Selected passage
-- Opening Marker --
I try to create function in Python Pandas where:
- I read 5 csv
- make some aggregations on each readed csv (just to make it easier, we can delete one column)
- save each modified csv as DataFrames
Currently I have something like below, nevertheless it return only one DataFrame as output not 5, how can I change below code ?
def xx():
#1. read 5 csv
for el in [col for col in os.listdir("mypath") if col.endswith(".csv")]:
df = pd.read_csv("path/f"{el}"")
#2. making aggregations
df = df.drop("COL1", axis=1)
#3. saving each modified csv to separated DataFrames
?????
FInally I need to have 5 separated DataFrames after modifications, how can I modify my function to achieve taht in Phython Pandas ?
CodePudding user response:
You can create an empty dictionnary and feed it gradually with the five processed dataframes.
Try this:
def xx():
dico_dfs={}
for el in [file for file in os.listdir("mypath") if file.endswith(".csv")]:
#1. read 5 csv
df = pd.read_csv(f"path/{el}")
#2. making aggregations
df = df.drop("COL1", axis=1)
#3. saving each modified csv to separated DataFrames
dico_dfs[el]= df
You can access to each dataframe by using the filename as a key, e.g dico_dfs["file1.csv"]
.
If needed, you can make a single dataframe by using pandas.concat
: pd.concat(dico_dfs)
.
-- Closing Marker --
Exercise data
-- Opening Marker --
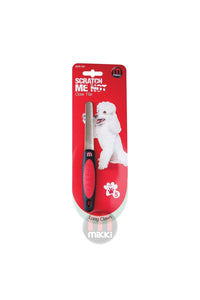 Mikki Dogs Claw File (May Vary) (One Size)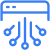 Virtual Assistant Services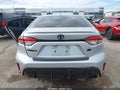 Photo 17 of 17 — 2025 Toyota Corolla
-- Closing Marker --
Set of tasks
**1.** In the pandas forum thread, condense the paragraph beginning "I try to create function in Python Pandas" into one sentence that keeps its main facts.
**2.** According to the reply in the pandas forum thread, what is used as the key to access each processed dataframe in the dictionary?

Results of the tasks
**1.** The goal is a Python Pandas function that reads five CSV files, applies an aggregation to each one (for simplicity, deleting a column), and saves each modified file as a DataFrame.

**2.** The filename is used as the key, for example dico_dfs["file1.csv"].